Statistics Done Wrong: The Woefully Complete Guide

by Alex Reinhart

Paperback: 176 pages

Publisher: No Starch Press; 1 edition (March 16, 2015)

Language: English

ISBN-10: 1593276206

ISBN-13: 978-1593276201

Product Dimensions: 8.1 x 5.9 x 0.5 inches

My Rating: 3/5

**Introduction**

Statistics Done Wrong: The Woefully Complete Guide by Alex Reinhart, a graduate student in statistics at Carnegie Mellon University, is a guide to many common errors in statistical analyses in scientific research papers with many examples drawn mostly from the biology and medical research literature. There is also a Statistics Done Wrong web site. The book is primarily for graduate students, research scientists, and other professional data analysts with some background in probability and statistics, generally equivalent to taking a good one year first course in probability and statistics in college.

========

**WHAT THE TASK REQUIRES:**
Return the entire review of Statistics Done Wrong above verbatim, without any changes.

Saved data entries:
========

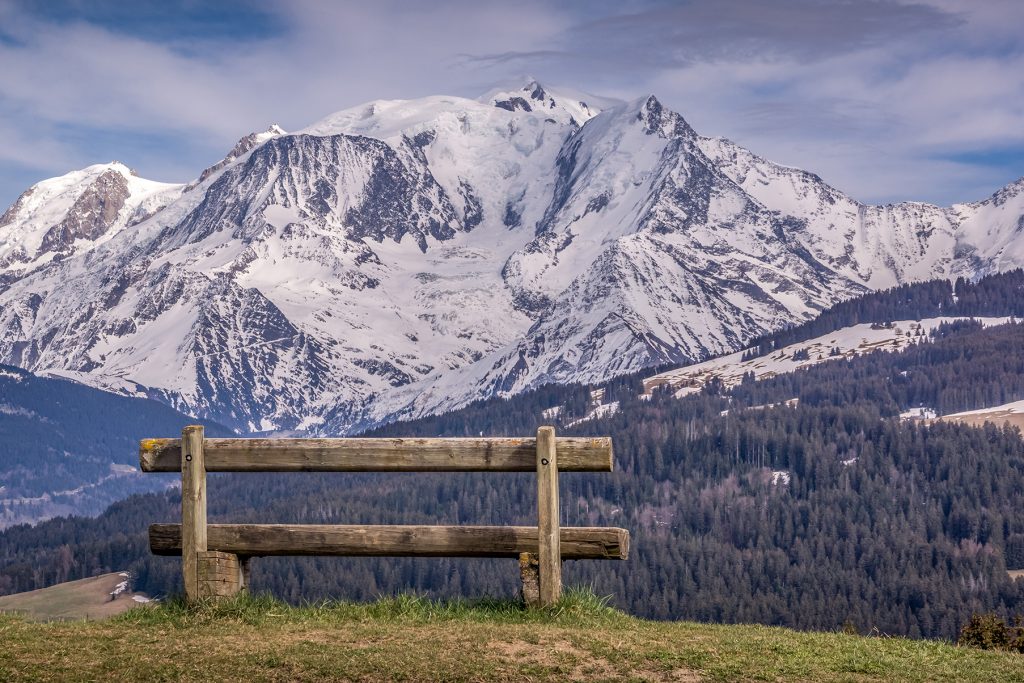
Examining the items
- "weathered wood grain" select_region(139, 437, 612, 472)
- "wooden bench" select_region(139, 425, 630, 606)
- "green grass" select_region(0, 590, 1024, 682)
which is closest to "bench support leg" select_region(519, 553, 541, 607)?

========

**FINAL ANSWER:**
Statistics Done Wrong: The Woefully Complete Guide

by Alex Reinhart

Paperback: 176 pages

Publisher: No Starch Press; 1 edition (March 16, 2015)

Language: English

ISBN-10: 1593276206

ISBN-13: 978-1593276201

Product Dimensions: 8.1 x 5.9 x 0.5 inches

My Rating: 3/5

**Introduction**

Statistics Done Wrong: The Woefully Complete Guide by Alex Reinhart, a graduate student in statistics at Carnegie Mellon University, is a guide to many common errors in statistical analyses in scientific research papers with many examples drawn mostly from the biology and medical research literature. There is also a Statistics Done Wrong web site. The book is primarily for graduate students, research scientists, and other professional data analysts with some background in probability and statistics, generally equivalent to taking a good one year first course in probability and statistics in college.